## Source data
____

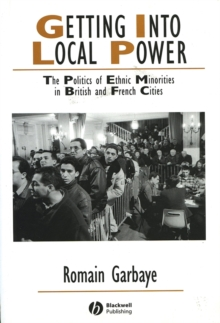 Getting into Local Power : The Politics of Ethnic Minorities in British and French Cities, Paperback Book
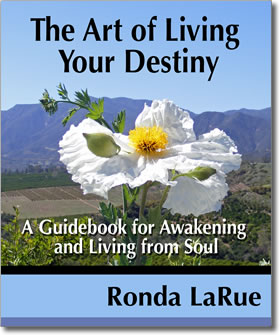 Book cover: The Art of Living Your Destiny by Ronda LaRue.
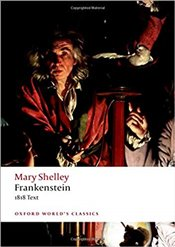 Frankenstein : or The Modern Prometheus : The 1818 Text  - Shelley, Mary Wollstonecraft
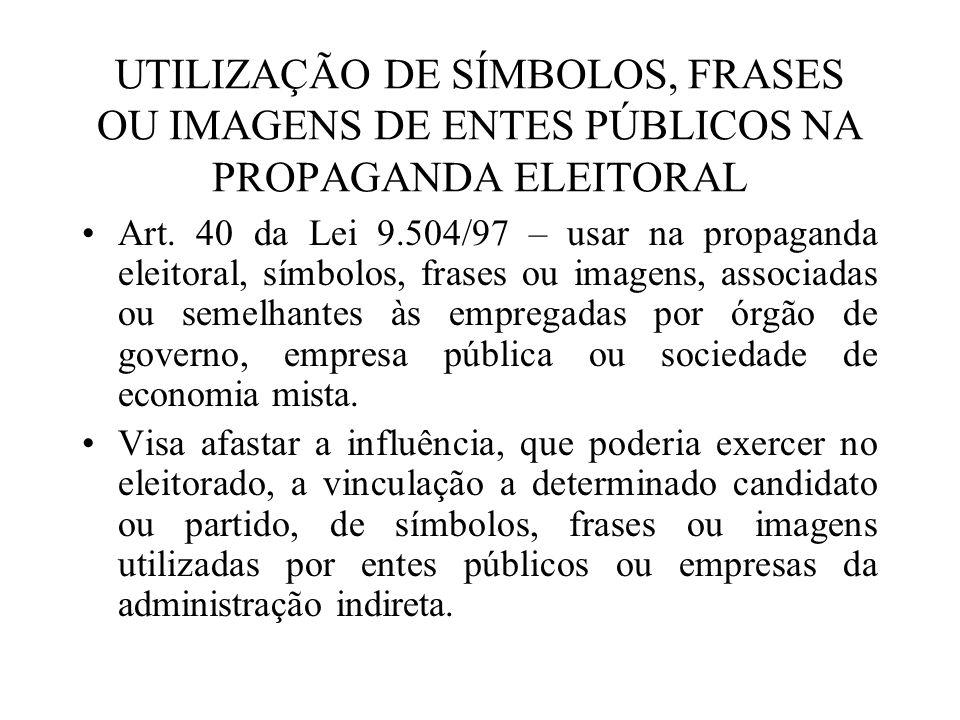 UTILIZAÇÃO DE SÍMBOLOS, FRASES OU IMAGENS DE ENTES PÚBLICOS NA PROPAGANDA ELEITORAL Art. 40 da Lei 9.504/97 – usar na propaganda eleitoral, símbolos,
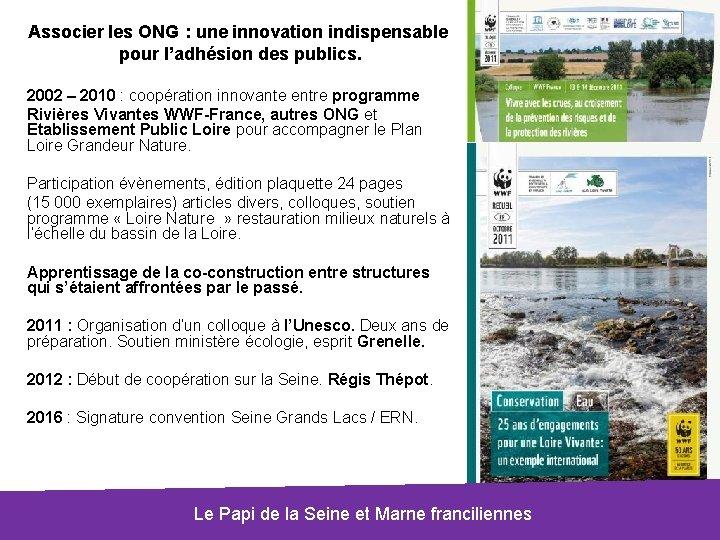 Associer les ONG : une innovation indispensable pour l'adhésion des publics. 2002 – 2010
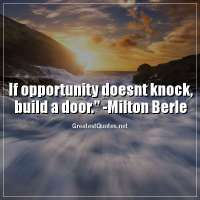 If opportunity doesnt knock, build a door. - Milton Berle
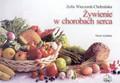 Wieczorek-Chełmińska Zofia - Żywienie w chorobach serca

____

## Task brief
Reproduce the listing word for word. Do not carry over the pictures.

## Output for this task
 Getting into Local Power : The Politics of Ethnic Minorities in British and French Cities, Paperback Book
 Book cover: The Art of Living Your Destiny by Ronda LaRue.
 Frankenstein : or The Modern Prometheus : The 1818 Text  - Shelley, Mary Wollstonecraft
 UTILIZAÇÃO DE SÍMBOLOS, FRASES OU IMAGENS DE ENTES PÚBLICOS NA PROPAGANDA ELEITORAL Art. 40 da Lei 9.504/97 – usar na propaganda eleitoral, símbolos,
 Associer les ONG : une innovation indispensable pour l'adhésion des publics. 2002 – 2010
 If opportunity doesnt knock, build a door. - Milton Berle
 Wieczorek-Chełmińska Zofia - Żywienie w chorobach serca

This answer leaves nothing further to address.